Jakarta (ANTARA News) - Menteri Kelautan dan Perikanan Susi Pudjiastuti mengklaim telah terjadi perubahan sangat drastis setelah diberlakukannya kebijakan moratorium izin penangkapan ikan serta penenggalaman kapal pencuri ikan.

"Perubahannya sangat drastis, sangat besar," kata Susi Pudjiastuti dalam konferensi pers di Gedung Mina Bahari I, Kementerian Kelautan dan Perikanan, Jakarta, Rabu.

Menurut dia, pencitraan satelit dari yang dipantau oleh KKP sangat jauh berbeda bila dibandingkan pada saat ini dengan awal pelaksanaan implementasi moratorium dan sebelum penenggalaman kapal.

Ia mencontohkan, jumlah VMS ("Vessel Monitoring System") yang dipasang di kapal penangkap ikan yang beroperasi di kawasan perairan Indonesia, dulu yang aktif sekitar 900-an, sekarang turun menjadi hanya 130.
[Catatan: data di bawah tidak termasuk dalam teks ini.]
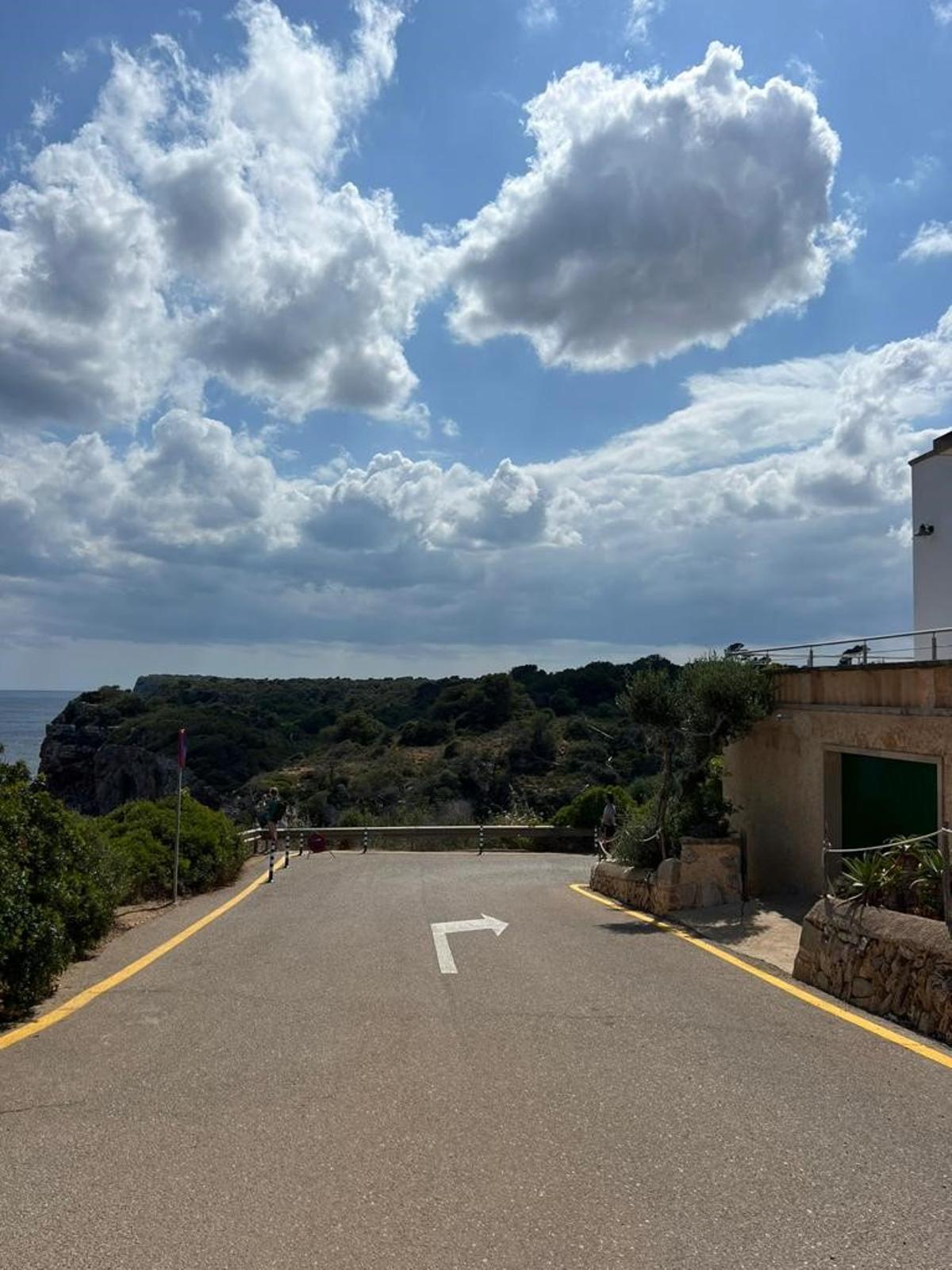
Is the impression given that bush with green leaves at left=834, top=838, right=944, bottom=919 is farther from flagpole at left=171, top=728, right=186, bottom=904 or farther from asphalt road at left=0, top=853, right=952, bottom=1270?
flagpole at left=171, top=728, right=186, bottom=904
Menteri Kelautan dan Perikanan juga mengatakan, sebetulnya juga masih ada kapal penangkap ikan yang memiliki izin tetapi melakukan "illegal fishing" karena prakteknya tidak sesuai dengan persyaratan yang ditetapkan KKP.
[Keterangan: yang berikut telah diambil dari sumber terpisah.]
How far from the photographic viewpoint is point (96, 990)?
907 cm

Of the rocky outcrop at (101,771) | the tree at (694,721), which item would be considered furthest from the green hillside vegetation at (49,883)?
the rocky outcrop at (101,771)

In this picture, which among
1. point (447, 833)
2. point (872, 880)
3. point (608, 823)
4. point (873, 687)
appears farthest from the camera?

Sebagaimana diberitakan, Koalisi Rakyat untuk Keadilan Perikanan (Kiara) meminta pemerintah untuk mewaspadai sebanyak 5.400 kapal penangkap ikan berbendera asing yang memasuki kawasan perairan Indonesia.
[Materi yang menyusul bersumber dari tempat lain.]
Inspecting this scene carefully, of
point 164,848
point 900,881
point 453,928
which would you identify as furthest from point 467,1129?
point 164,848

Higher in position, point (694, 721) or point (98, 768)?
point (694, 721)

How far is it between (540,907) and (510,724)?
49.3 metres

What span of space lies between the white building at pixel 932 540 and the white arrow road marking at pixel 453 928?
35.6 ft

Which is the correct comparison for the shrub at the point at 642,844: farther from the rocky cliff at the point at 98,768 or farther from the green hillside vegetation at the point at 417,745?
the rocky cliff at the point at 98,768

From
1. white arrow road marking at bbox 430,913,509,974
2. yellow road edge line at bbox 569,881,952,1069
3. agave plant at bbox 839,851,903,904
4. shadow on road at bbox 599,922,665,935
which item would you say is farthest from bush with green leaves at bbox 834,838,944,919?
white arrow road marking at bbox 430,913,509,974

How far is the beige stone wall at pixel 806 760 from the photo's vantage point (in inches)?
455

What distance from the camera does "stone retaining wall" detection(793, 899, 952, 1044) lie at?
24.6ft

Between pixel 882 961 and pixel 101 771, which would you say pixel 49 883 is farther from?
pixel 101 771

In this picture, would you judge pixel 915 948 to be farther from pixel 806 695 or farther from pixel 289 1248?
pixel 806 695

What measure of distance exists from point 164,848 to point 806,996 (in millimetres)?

"Sedikitnya terdapat 5.400 kapal asing bebas keluar masuk wilayah perairan Indonesia dan fakta ini semestinya menjadi cerminan penegakan hukum yang tegas," kata Sekjen Kiara Abdul Halim.

Sebelumnya, Ketua Umum Gabungan Pengusaha Perikanan Indonesia (Gappindo) Herwindo mengeluhkan penurunan mutu ikan tuna yang antara lain karena kebijakan pelarangan "transshipment" atau pengalihmuatan di tengah laut.

"Dampak pelarangan transshipment dengan kapal-kapal angkut yang menuju pelabuhan Indonesia adalah jumlah tangkapan tuna makin sedikit dan terjadi penurunan mutu," kata Herwindo kepada Antara, Senin (12/1).

Menurut Herwindo, hal itu bisa berimplikasi kepada beragam hal terkait perekonomian sektor kelautan dan perikanan seperti kehilangan pasar tuna di luar negeri.

Selain itu, ujar dia, hal itu juga dapat mengakibatkan jumlah ekspor tuna Indonesia menjadi berkurang padahal tuna merupakan salah satu komoditas ekspor nasional.

"Bisa berakibat kita kehilangan pasar tuna di luar negeri, atau pun paling tidak ekspor tuna kita berkurang," tukasnya.

Ia berpendapat bahwa kebijakan larangan "transshipment" seharusnya tidak dipukul rata, seperti bila menitip ikan ke pelabuhan yang terdapat di daerah-daerah di Indonesia seharusnya diperbolehkan karena alasan efisiensi.

Ketua Umum Gappindo mengingatkan bahwa bila kapal penangkap ikan harus bolak-balik ke pelabuhan maka biaya yang dikeluarkan bakal terlalu besar ditanggung pengusaha.